**Extrait de page:**
○ ○ ○ ○

Darkman : le super anti-héros de Sam Raimi
Au centre d’une édition collector, Darkman ressort de l’ombre, et prouve que Sam Raimi n’a pas attendu Spider-Man pour sublimer l’univers des comic-books.
À l’heure où les héros masqués et surhumains pullulent dans le cinéma américain (voire mondial) au risque de nous faire friser l’overdose, il est bon de rappeler l’importance qu’a eu Sam Raimi dans l’explosion du genre, aux yeux du grand public. Bien sûr, le Superman de Donner et les Batman de Tim Burton ont été des jalons importants pour crédibiliser le principe. Mais c’est avec les Spider-Man (et dans une moindre mesure avec X-Men et Blade) que Hollywood a pris conscience de la richesse, à la fois en matériaux narratifs et en franchises éventuelles, que représentait l’univers des super-héros. Sorti en 2002, Spider-Man fut un triomphe pour l’autodidacte Raimi, à peine terni par les reboots sauvages qui tentèrent une décennie plus tard de le faire passer pour une relique du passé.

○ ○ ○ ○

**À faire:**
1/ Répondez à ces questions sur l'article sur Darkman :
(a) Quel film de Sam Raimi se trouve au centre d'une édition collector ?
(b) Quels films l'article cite-t-il, après les Spider-Man, comme ayant compté « dans une moindre mesure » ?
(c) En quelle année Spider-Man est-il sorti ?
2/ Rédigez la suite de l'article sur Darkman, à partir de sa dernière phrase.

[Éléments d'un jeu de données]
○ ○ ○ ○

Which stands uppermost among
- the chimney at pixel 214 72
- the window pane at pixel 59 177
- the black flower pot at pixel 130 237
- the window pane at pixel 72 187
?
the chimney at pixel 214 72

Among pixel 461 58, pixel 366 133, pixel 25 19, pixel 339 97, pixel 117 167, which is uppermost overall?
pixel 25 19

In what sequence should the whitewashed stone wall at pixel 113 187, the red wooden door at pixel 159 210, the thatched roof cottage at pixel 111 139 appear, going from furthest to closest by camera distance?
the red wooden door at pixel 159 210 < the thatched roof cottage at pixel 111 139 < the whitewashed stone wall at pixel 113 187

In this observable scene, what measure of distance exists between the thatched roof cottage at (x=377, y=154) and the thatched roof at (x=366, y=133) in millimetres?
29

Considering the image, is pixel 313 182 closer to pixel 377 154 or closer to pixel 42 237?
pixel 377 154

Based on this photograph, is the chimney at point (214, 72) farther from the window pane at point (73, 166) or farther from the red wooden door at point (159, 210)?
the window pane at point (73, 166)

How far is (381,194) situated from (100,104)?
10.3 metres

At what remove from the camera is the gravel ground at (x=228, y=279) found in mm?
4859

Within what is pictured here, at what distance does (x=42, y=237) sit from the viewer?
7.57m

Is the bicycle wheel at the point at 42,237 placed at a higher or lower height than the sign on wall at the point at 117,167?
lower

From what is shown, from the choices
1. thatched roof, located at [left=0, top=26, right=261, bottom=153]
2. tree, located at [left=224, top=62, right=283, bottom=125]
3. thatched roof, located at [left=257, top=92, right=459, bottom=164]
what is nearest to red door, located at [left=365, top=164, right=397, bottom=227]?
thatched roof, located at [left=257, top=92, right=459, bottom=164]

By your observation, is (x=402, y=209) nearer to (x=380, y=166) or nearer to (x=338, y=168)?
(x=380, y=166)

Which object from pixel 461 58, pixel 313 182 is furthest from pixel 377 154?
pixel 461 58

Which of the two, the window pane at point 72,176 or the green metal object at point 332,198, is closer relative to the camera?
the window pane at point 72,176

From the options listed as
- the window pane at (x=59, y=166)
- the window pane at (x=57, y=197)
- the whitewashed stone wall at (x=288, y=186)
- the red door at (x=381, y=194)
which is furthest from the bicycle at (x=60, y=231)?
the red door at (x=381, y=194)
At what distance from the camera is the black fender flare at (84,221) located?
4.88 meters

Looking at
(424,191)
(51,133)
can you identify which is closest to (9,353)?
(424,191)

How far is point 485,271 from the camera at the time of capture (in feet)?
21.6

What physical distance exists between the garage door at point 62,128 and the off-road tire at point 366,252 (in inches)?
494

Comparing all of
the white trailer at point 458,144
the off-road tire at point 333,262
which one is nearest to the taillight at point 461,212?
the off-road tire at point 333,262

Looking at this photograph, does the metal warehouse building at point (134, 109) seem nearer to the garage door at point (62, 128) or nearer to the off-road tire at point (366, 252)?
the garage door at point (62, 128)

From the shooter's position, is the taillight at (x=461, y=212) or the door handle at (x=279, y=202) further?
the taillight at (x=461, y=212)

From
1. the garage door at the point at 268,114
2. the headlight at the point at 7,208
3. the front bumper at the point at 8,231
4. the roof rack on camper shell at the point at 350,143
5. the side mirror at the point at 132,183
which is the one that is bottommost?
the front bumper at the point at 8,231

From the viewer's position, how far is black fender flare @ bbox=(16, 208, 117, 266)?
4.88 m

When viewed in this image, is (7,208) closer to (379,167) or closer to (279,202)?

○ ○ ○ ○

**Réponses attendues:**
1/
(a) Darkman.
(b) X-Men et Blade.
(c) En 2002.

2/
La vengeance sans visage
Ce succès ne sortait pas de nulle part. Tout comme Peter Jackson, autre cinéphage éclairé ayant réussi à écrire sa propre légende, Raimi a construit sa réputation dans le genre du film d’horreur, avec une trilogie Evil Dead qu’on ne présente plus. Mais à la fin des années 80, quand le succès du deuxième volet fait de lui un cinéaste « crédible » auprès des studios, Sam Raimi a envie de changer de registre. Il veut tourner un Batman, mais la licence est déjà en chantier, et les droits du justicier The Shadow sont trop compliqués à obtenir (le film du même nom, réalisé par Russell « Highlander » Mulcahy, verra le jour en 1994). Plutôt que de courir après des bouts de papier, Sam et son frère Ivan décident de combiner ces influences et de créer leur propre mythologie. Darkman est né, et le projet va mûrir au sein du studio Universal, auquel le personnage, proche dans l’esprit de leurs grands monstres des années 30, est aussi une forme d’hommage.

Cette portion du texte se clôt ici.